釣った魚の下処理にステンレスバットを使うなら、最初に「魚を広げて作業するのか」「水分を落とすのか」「フタをして冷蔵するのか」を決めるのがおすすめです。塩を振る、切り身を並べる、粉を付けるだけなら浅型が使いやすく、水切りや脱水をしたい場合は網・ザル付きが向きます。
サイズは魚の全長そのものではなく、三枚おろし後のフィレや切り身を重ねずに置けるかで考えます。家庭で扱いやすい20〜26cm前後のバットから、大きめのフィレを置ける35cm級まで用途はかなり違います。この記事では、魚の下処理と冷蔵で使うステンレスバットを、広さ・深さ・網・フタの有無から比較します。
魚用ステンレスバットの選び方
最初の1セットには、25cm前後のバットに網またはザル、フタが付くタイプがおすすめです。切り身を並べる、塩を振る、水分を落とす、下味を付けて冷蔵する、といった家庭で多い作業を一式でこなせます。
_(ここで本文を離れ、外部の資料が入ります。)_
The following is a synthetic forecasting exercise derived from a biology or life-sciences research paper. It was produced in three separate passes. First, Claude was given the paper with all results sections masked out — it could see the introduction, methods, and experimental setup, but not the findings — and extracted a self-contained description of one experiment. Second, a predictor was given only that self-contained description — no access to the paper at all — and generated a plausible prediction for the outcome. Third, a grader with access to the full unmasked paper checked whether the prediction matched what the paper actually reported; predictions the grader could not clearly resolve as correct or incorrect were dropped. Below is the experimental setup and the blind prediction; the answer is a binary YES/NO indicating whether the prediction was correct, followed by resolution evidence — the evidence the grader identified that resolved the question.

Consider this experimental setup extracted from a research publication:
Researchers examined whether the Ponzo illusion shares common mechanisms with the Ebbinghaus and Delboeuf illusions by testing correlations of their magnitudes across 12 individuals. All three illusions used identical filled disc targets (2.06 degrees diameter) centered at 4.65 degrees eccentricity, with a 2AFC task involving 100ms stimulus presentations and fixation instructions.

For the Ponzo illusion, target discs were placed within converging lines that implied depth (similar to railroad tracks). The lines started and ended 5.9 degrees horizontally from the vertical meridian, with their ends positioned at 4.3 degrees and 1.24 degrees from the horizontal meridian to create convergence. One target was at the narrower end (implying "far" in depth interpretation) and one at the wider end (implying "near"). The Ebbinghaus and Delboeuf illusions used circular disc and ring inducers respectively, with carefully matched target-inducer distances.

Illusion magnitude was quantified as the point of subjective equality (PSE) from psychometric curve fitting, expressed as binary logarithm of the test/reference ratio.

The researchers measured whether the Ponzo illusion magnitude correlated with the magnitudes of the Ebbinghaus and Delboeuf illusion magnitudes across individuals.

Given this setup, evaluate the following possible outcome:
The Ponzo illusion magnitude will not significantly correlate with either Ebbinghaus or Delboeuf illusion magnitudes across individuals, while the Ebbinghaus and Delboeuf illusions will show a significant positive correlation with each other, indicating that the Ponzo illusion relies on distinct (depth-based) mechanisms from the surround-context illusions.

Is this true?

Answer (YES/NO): NO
| 使い方 | 選びたい形 | サイズの目安 | 確認する点 |
|---|---|---|---|
| 塩振り・粉付け・切り分け | 浅型バット | 20〜26cm前後 | フィレや切り身を重ねずに置ける面積 |
| 水切り・脱水 | 網・ザル付き | バットと網の内寸 | 魚が底にたまる水分へ触れにくい構造 |
| 下味を付けて冷蔵 | フタ付き | 冷蔵庫の棚に入る外寸 | フタの密閉性、積み重ね可否 |
| 大きめフィレ・複数の切り身 | 大型バット | 30〜35cm級 | 冷蔵庫内の奥行きと棚幅 |
塩振りや粉付けは浅型が使いやすい
魚に塩を振って少し置く、切り身へ小麦粉や片栗粉をまぶす、といった作業では、深さよりも底面の広さが重要です。高さ1〜4cm程度の浅型なら魚を横から取り出しやすく、複数枚あれば「下処理前」「塩振り中」「衣付け」のように工程を分けられます。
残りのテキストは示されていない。